Se quedó allí, mirándome fijamente, como si esperara una reacción diferente, una súplica, lágrimas, cualquier cosa, pero no le di nada.

Uno de sus amigos, un imbécil llamado Marco que siempre me había detestado, se acercó y le dio una palmada en la espalda a Damián.

"Vaya, vaya, ¿pero si es la pequeña acosadora?" , dijo Marco con una sonrisa burlona, "Damián, tienes que ponerle una correa más corta, anoche estaba tan pegada a ti que pensé que tendrías que quitártela de encima con una espátula" .

La sangre me hirvió en las venas, mi padre se puso de pie, listo para defender mi honor, pero Damián lo detuvo con un gesto.

"Marco, cállate" , dijo Damián, su tono era de advertencia, pero no había verdadera ira en él, era solo para aparentar.

Luego se volvió hacia mí, y la crueldad en sus ojos era inconfundible.

"Ya que estás aquí, podrías ser útil" , dijo, señalando el piano de cola que estaba en un pequeño escenario en el centro del restaurante, "Toca algo para nosotros, Sofía, anímanos la velada" .

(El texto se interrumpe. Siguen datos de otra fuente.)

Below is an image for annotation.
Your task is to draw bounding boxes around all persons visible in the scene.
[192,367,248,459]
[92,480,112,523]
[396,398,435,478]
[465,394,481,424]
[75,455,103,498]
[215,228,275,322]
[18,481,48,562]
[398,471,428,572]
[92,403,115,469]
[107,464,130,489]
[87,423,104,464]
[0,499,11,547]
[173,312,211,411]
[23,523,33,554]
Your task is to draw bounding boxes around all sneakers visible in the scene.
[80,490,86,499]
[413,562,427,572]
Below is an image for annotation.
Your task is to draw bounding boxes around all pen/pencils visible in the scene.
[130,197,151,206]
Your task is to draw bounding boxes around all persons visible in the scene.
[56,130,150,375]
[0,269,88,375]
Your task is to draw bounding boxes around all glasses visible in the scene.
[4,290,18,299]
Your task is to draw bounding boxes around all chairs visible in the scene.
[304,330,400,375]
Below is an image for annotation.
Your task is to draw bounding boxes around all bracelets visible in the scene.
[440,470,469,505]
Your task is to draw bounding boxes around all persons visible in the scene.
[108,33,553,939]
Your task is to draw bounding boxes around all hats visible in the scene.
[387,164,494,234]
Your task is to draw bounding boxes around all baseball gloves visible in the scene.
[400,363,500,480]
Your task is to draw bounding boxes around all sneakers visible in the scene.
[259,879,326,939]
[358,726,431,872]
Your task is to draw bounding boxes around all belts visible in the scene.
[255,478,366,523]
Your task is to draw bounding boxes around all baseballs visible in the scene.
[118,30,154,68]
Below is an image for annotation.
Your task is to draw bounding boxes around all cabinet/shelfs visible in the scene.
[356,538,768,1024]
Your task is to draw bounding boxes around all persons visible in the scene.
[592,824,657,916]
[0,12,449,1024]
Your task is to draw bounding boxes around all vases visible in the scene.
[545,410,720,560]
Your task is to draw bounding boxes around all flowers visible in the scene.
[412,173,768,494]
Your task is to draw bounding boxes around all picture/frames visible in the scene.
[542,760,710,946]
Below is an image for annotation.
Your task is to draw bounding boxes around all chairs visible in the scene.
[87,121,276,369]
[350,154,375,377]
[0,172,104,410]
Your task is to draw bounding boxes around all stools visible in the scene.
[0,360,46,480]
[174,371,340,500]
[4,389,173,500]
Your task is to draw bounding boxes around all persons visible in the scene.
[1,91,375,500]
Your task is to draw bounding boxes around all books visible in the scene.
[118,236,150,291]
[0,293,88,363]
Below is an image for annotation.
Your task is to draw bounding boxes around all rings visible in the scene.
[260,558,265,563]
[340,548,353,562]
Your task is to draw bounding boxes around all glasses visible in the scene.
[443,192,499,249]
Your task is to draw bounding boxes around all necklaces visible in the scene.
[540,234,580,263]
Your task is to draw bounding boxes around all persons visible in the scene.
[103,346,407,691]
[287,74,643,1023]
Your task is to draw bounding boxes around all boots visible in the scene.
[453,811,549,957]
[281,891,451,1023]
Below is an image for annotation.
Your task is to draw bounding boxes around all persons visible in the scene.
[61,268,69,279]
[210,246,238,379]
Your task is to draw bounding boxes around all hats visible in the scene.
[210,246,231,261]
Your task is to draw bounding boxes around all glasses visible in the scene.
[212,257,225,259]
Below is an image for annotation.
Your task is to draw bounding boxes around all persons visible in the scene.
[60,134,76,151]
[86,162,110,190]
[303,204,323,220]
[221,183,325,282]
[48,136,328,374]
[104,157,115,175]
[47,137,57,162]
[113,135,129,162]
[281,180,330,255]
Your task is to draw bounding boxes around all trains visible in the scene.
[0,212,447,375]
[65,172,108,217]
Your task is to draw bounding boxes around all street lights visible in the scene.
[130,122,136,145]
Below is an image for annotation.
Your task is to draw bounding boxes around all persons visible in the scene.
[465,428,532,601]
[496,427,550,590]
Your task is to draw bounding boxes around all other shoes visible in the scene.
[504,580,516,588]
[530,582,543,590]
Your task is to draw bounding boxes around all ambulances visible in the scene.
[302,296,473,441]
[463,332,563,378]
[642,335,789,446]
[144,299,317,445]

La petición no era una petición, era una orden, una humillación pública, quería demostrarles a sus amigos que todavía tenía poder sobre mí, que podía hacerme bailar como a una marioneta.

Todos en su mesa se giraron para mirarme, sus rostros llenos de expectación y burla.

Sentí la mirada de mi padre sobre mí, llena de preocupación y rabia impotente, me quedé helada, atrapada entre el desprecio de Damián y el amor de mi padre.